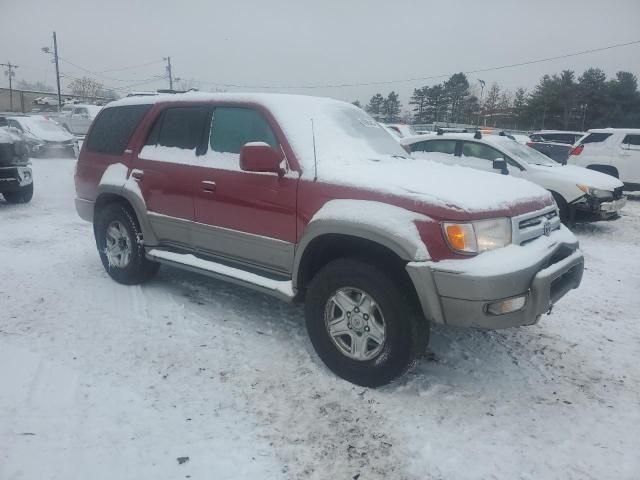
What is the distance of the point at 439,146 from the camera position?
8719 mm

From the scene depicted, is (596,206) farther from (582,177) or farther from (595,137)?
(595,137)

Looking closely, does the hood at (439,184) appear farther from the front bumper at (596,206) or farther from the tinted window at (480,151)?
the tinted window at (480,151)

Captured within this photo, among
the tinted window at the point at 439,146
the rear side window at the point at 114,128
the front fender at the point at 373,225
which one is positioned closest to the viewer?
the front fender at the point at 373,225

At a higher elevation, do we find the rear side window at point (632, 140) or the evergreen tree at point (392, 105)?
the evergreen tree at point (392, 105)

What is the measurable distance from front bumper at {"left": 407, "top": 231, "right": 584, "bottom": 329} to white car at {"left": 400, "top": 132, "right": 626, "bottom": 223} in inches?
180

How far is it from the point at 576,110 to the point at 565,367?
53.4 m

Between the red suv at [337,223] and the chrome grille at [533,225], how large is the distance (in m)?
0.01

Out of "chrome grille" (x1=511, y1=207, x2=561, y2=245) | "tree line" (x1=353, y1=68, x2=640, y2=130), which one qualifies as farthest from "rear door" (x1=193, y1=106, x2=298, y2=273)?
"tree line" (x1=353, y1=68, x2=640, y2=130)

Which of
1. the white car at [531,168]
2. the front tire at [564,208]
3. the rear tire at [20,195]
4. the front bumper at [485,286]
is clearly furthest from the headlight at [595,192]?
the rear tire at [20,195]

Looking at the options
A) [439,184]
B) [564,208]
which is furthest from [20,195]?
[564,208]

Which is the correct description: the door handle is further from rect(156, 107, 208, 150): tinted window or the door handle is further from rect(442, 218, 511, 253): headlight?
rect(442, 218, 511, 253): headlight

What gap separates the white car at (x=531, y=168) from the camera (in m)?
7.55

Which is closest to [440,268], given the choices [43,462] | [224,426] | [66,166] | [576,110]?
[224,426]

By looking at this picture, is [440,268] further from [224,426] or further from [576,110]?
[576,110]
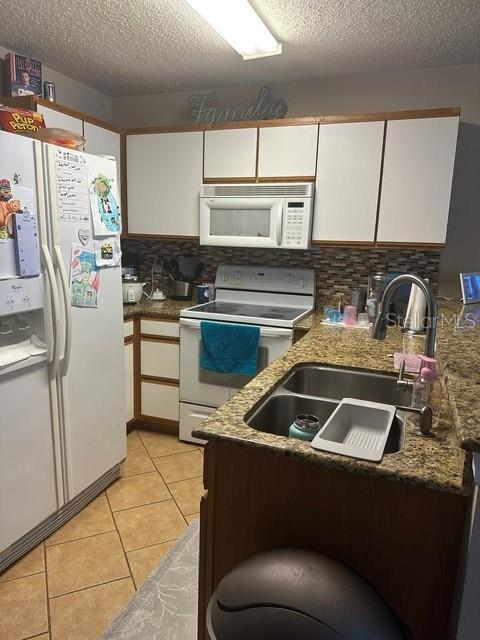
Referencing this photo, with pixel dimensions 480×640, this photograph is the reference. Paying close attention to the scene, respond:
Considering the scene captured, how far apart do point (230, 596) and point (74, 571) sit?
1.24m

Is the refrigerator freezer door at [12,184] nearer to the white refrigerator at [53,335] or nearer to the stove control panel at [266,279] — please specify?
the white refrigerator at [53,335]

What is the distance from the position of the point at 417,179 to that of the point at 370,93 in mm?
760

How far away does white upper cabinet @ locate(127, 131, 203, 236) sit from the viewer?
2963mm

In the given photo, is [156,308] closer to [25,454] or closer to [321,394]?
[25,454]

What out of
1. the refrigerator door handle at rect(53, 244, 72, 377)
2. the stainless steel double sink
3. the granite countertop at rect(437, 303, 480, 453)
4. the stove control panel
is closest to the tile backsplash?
the stove control panel

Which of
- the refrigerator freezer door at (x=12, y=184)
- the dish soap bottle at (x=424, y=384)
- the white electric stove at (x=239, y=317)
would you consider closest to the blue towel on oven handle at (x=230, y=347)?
the white electric stove at (x=239, y=317)

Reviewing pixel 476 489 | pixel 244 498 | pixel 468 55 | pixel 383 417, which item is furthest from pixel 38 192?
pixel 468 55

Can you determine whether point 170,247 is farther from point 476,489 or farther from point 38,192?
point 476,489

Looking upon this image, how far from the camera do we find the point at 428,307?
1.32 meters

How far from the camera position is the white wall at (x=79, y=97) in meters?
2.93

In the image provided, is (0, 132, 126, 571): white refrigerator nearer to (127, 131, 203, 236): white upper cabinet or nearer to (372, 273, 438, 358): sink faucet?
(127, 131, 203, 236): white upper cabinet

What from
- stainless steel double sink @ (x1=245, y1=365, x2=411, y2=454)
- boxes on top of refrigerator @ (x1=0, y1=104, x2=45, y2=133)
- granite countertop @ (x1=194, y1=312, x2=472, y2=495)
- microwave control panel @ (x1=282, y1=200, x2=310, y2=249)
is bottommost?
stainless steel double sink @ (x1=245, y1=365, x2=411, y2=454)

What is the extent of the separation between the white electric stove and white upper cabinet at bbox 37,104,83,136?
1.28 m

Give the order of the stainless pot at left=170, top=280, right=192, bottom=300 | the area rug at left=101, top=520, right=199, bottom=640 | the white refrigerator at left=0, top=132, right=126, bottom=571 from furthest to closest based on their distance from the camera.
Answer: the stainless pot at left=170, top=280, right=192, bottom=300 < the white refrigerator at left=0, top=132, right=126, bottom=571 < the area rug at left=101, top=520, right=199, bottom=640
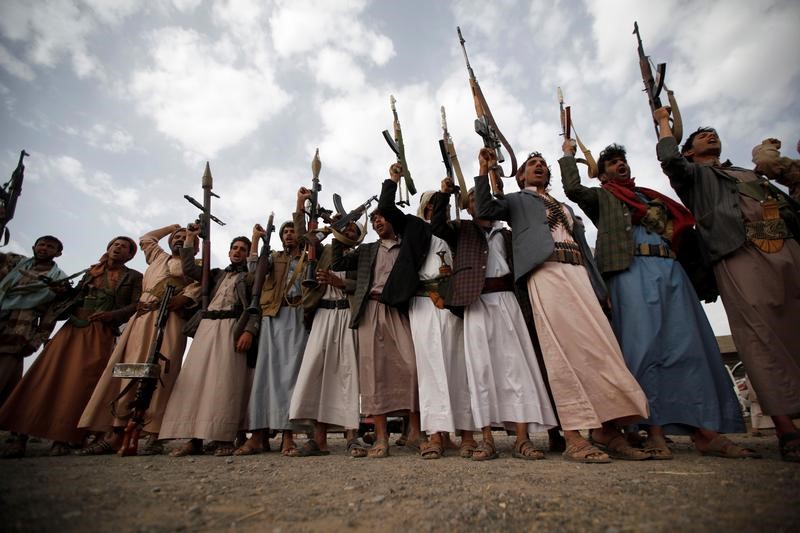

____

> [Exercise requirements] Copy out all the entries above with every "white car" changed to "white sedan" and nothing else altered, omitting the pictures.

> [Right answer]
What is the distance of the point at 439,146 from the camera position?
8719 mm

From the scene depicted, is (596,206) farther from (582,177) or farther from (595,137)?
(595,137)

Looking closely, does the hood at (439,184) appear farther from the front bumper at (596,206) or farther from the tinted window at (480,151)?
the tinted window at (480,151)

Captured within this photo, among
the tinted window at the point at 439,146
the rear side window at the point at 114,128
the front fender at the point at 373,225
which one is positioned closest to the viewer?
the front fender at the point at 373,225

At a higher elevation, do we find the rear side window at point (632, 140) or the evergreen tree at point (392, 105)?
the evergreen tree at point (392, 105)

What is the measurable distance from front bumper at {"left": 407, "top": 231, "right": 584, "bottom": 329} to white sedan at {"left": 400, "top": 132, "right": 626, "bottom": 223} in inches?
180

How far is it from the point at 576,110 to the point at 565,367?
53.4 m

Between the red suv at [337,223] and the chrome grille at [533,225], how large is the distance (in m)?
0.01

Out of "chrome grille" (x1=511, y1=207, x2=561, y2=245) | "tree line" (x1=353, y1=68, x2=640, y2=130), which one qualifies as farthest from "rear door" (x1=193, y1=106, x2=298, y2=273)?
"tree line" (x1=353, y1=68, x2=640, y2=130)

Which of
1. the white sedan at [531,168]
2. the front tire at [564,208]
3. the rear tire at [20,195]
4. the front bumper at [485,286]
is clearly furthest from the headlight at [595,192]?
the rear tire at [20,195]

Looking at the options
A) [439,184]
B) [564,208]
which is furthest from [20,195]?
[564,208]

Which is the correct description: the door handle is further from rect(156, 107, 208, 150): tinted window or the door handle is further from rect(442, 218, 511, 253): headlight?
rect(442, 218, 511, 253): headlight

What gap separates the white sedan at (x=531, y=168) from the camera (in m)?
7.55

Which is closest to [440,268], given the choices [43,462] | [224,426] | [66,166] | [576,110]?
[224,426]

By looking at this picture, is [440,268] further from [224,426] or further from [576,110]?
[576,110]
Referencing this photo, with pixel dimensions 480×640, this photograph is the reference. Paying close attention to the scene, respond:
Considering the scene captured, how far apart do point (230, 596) and point (74, 571) sit?
1.24m

Is the refrigerator freezer door at [12,184] nearer to the white refrigerator at [53,335] or nearer to the stove control panel at [266,279] — please specify?
the white refrigerator at [53,335]

What is the distance from the position of the point at 417,179 to that of the point at 370,93 in mm?
760

How far away does white upper cabinet @ locate(127, 131, 203, 236) sit from the viewer?
2963mm

In the given photo, is [156,308] closer to [25,454] or closer to [321,394]?
[25,454]

What out of
1. the refrigerator door handle at rect(53, 244, 72, 377)
2. the stainless steel double sink
3. the granite countertop at rect(437, 303, 480, 453)
4. the stove control panel
is closest to the tile backsplash?
the stove control panel

Which of
- the refrigerator freezer door at (x=12, y=184)
- the dish soap bottle at (x=424, y=384)
- the white electric stove at (x=239, y=317)
would you consider closest to the blue towel on oven handle at (x=230, y=347)?
the white electric stove at (x=239, y=317)

Reviewing pixel 476 489 | pixel 244 498 | pixel 468 55 | pixel 383 417, which item is furthest from pixel 38 192?
pixel 468 55

Can you determine whether point 170,247 is farther from point 476,489 or farther from point 38,192?
point 476,489

Looking upon this image, how far from the camera do we find the point at 428,307?
1.32 meters

How far from the camera position is the white wall at (x=79, y=97) in meters?
2.93

In the image provided, is (0, 132, 126, 571): white refrigerator nearer to (127, 131, 203, 236): white upper cabinet or nearer to (372, 273, 438, 358): sink faucet?
(127, 131, 203, 236): white upper cabinet

What from
- stainless steel double sink @ (x1=245, y1=365, x2=411, y2=454)
- boxes on top of refrigerator @ (x1=0, y1=104, x2=45, y2=133)
- granite countertop @ (x1=194, y1=312, x2=472, y2=495)
- microwave control panel @ (x1=282, y1=200, x2=310, y2=249)
is bottommost?
stainless steel double sink @ (x1=245, y1=365, x2=411, y2=454)

What is the extent of the separation between the white electric stove and white upper cabinet at bbox 37,104,83,136?
1.28 m

Give the order of the stainless pot at left=170, top=280, right=192, bottom=300 | the area rug at left=101, top=520, right=199, bottom=640 | the white refrigerator at left=0, top=132, right=126, bottom=571 from furthest to closest based on their distance from the camera.
Answer: the stainless pot at left=170, top=280, right=192, bottom=300 < the white refrigerator at left=0, top=132, right=126, bottom=571 < the area rug at left=101, top=520, right=199, bottom=640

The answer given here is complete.